## THE TASK
In the entries below, the lines from the one with "Service gefällig ?" through the one with "Thumbnail Flat to" are to be copied exactly; both ends count.

## PROVIDED RECORDS
[Start of section]

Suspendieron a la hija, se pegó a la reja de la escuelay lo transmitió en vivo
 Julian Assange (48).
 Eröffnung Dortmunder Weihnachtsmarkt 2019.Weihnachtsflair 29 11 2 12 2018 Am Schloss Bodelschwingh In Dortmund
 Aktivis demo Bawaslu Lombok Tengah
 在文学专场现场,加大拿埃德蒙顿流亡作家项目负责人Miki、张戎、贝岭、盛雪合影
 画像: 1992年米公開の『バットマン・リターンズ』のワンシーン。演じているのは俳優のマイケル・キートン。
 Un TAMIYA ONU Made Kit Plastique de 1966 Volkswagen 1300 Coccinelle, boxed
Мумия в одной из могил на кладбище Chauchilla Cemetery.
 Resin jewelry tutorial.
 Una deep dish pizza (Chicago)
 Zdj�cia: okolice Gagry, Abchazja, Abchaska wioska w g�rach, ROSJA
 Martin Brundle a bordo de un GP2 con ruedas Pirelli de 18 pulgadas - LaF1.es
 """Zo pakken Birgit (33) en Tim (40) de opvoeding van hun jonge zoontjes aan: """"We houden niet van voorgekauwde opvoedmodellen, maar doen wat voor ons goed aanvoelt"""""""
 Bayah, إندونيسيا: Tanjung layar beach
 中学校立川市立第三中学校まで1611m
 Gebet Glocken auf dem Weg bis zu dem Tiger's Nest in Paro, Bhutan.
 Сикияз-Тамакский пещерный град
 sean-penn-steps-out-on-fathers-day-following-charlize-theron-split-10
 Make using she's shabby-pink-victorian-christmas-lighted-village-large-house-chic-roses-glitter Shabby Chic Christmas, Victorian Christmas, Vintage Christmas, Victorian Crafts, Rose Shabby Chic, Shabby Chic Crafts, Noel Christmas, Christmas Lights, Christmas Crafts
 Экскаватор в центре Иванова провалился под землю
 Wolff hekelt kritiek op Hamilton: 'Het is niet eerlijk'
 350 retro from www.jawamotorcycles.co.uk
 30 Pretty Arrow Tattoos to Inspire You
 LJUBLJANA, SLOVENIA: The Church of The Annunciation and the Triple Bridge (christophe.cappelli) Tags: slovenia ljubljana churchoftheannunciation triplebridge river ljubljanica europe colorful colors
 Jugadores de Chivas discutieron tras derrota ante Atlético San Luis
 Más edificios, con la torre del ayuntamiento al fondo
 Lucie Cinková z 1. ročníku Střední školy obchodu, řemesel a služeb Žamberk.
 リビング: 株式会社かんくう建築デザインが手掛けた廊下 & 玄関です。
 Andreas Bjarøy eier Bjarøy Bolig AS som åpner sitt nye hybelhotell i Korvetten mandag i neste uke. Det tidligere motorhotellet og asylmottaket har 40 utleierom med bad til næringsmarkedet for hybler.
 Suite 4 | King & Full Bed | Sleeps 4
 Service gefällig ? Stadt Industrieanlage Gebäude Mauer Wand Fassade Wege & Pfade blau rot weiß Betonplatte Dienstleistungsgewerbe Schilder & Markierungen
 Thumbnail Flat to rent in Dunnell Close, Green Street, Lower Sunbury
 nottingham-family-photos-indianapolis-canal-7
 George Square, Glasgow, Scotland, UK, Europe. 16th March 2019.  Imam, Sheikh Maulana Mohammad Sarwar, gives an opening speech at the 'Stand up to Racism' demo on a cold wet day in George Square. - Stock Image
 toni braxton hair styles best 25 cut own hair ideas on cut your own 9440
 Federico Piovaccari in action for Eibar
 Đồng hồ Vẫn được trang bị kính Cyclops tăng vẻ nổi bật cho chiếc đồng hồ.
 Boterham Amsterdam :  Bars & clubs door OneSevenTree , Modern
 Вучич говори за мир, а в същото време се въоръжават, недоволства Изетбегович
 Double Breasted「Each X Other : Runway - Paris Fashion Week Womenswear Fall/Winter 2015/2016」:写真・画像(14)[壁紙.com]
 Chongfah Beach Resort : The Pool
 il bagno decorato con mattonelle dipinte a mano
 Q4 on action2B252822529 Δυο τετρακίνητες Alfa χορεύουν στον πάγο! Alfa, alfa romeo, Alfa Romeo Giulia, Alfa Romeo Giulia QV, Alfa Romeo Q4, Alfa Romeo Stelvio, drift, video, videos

[End of section]

## RESPONSE AREA
 Service gefällig ? Stadt Industrieanlage Gebäude Mauer Wand Fassade Wege & Pfade blau rot weiß Betonplatte Dienstleistungsgewerbe Schilder & Markierungen
 Thumbnail Flat to rent in Dunnell Close, Green Street, Lower Sunbury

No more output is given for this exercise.